EXERCISE REQUIREMENTS
a. In the George Gear biography, in which cities did he represent Australia as Assistant Treasurer? List all of them.
b. In the George Gear biography, how does the stretch from "In 1991 Gear" through "Government in Tokyo." read if you swap "meetings" for "sessions"?

Mayor of the City of Melville
- In office 21 October 2019 – 24 October 2023
- Preceded by: Russell Aubrey
- Succeeded by: Katy Mair

Member of the Australian Parliament for Tangney
- In office 5 March 1983 – 1 December 1984
- Preceded by: Peter Shack
- Succeeded by: Peter Shack

Member of the Australian Parliament for Canning
- In office 1 December 1984 – 2 March 1996
- Preceded by: Wendy Fatin
- Succeeded by: Ricky Johnston

Personal details
- Born: 8 March 1947 (age 79) Kalgoorlie, Western Australia
- Party: Australian Labor Party
- Spouse: Carol Howman
- Occupation: Teacher

= George Gear =

Australian politician

George Gear (born 8 March 1947) is a former Australian politician. He was the mayor of the City of Melville in Western Australia from 2019 to 2023, and had previously served from 1983 to 1996 in Federal Parliament including as Assistant Treasurer under the Keating government.

== Background ==
Gear was born in Kalgoorlie, Western Australia and received a Bachelor of Education at Mount Lawley College of Advanced Education, a Diploma of Electrical Engineering at Fremantle Technical College and a Diploma of Technical Teaching from Perth Technical College. Prior to entering federal parliament, he was a lecturer in electrical trades and engineering at TAFE. In 1969, he married Carol Howman and they have one son and one daughter.

== Career ==
Gear was elected for the Australian Labor Party as the member for the seat of Tangney at the 1983 election for the Australian House of Representatives, defeating incumbent Liberal Peter Shack. However, after a redistribution erased his majority and made Tangney a notional Liberal seat, Gear shifted to the nearby seat of Canning for the 1984 election and won. He had to fend off spirited challenges from Liberal opponent Ricky Johnston in the next four elections, particularly when his seat started shifting southward toward Mandurah. At the 1996 federal election, Johnston was successful at her fifth attempt, making him one of eight ministers to be defeated in the 1996 election.

=== Federal Parliament ===
Gear was Government Whip from May 1990 to March 1993. During this time he was a member of the House Standing Committee on Finance and Public Administration which conducted an extensive Inquiry into Australia's banking system. He was also Chairman of the House Privileges Committee.

In 1991 Gear led a parliamentary delegation to the United Nations General Assembly in New York between September and December. He was attached to the Australian mission and worked as a part of their team in negotiations, speeches and chairing meetings as required.

In March 1993, Gear was elected to the ministry and was appointed Assistant Treasurer in the Second Keating Ministry. He represented Australia at the Bank for Reconstruction and Development in London, The World Bank and International Monetary Fund in Washington, The Asia Development Bank in Nice, the Pacific Forum in Port Moresby and the annual bilateral talks with the Japanese Government in Tokyo.

INFORMATION GIVEN
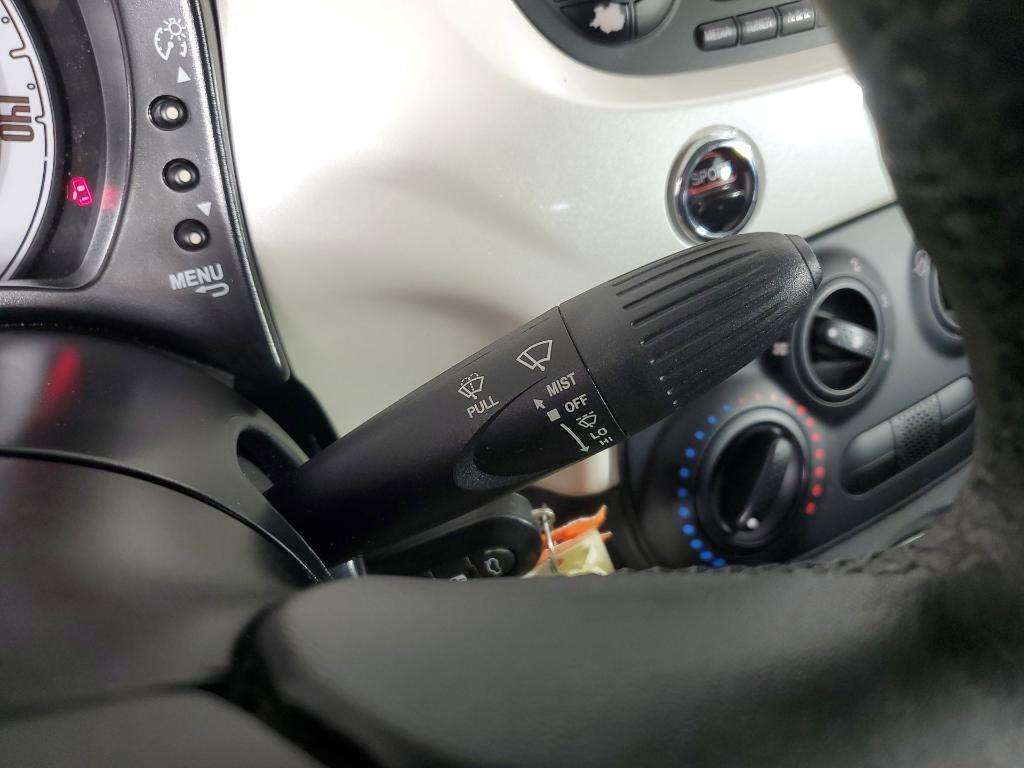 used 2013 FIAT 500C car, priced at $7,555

---

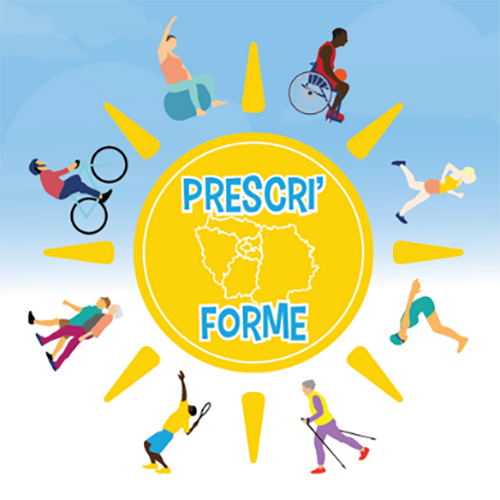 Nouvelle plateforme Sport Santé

ANSWERS FOR THIS EXERCISE
a. London, Washington, Nice, Port Moresby, Tokyo

b.
In 1991 Gear led a parliamentary delegation to the United Nations General Assembly in New York between September and December. He was attached to the Australian mission and worked as a part of their team in negotiations, speeches and chairing sessions as required.

In March 1993, Gear was elected to the ministry and was appointed Assistant Treasurer in the Second Keating Ministry. He represented Australia at the Bank for Reconstruction and Development in London, The World Bank and International Monetary Fund in Washington, The Asia Development Bank in Nice, the Pacific Forum in Port Moresby and the annual bilateral talks with the Japanese Government in Tokyo.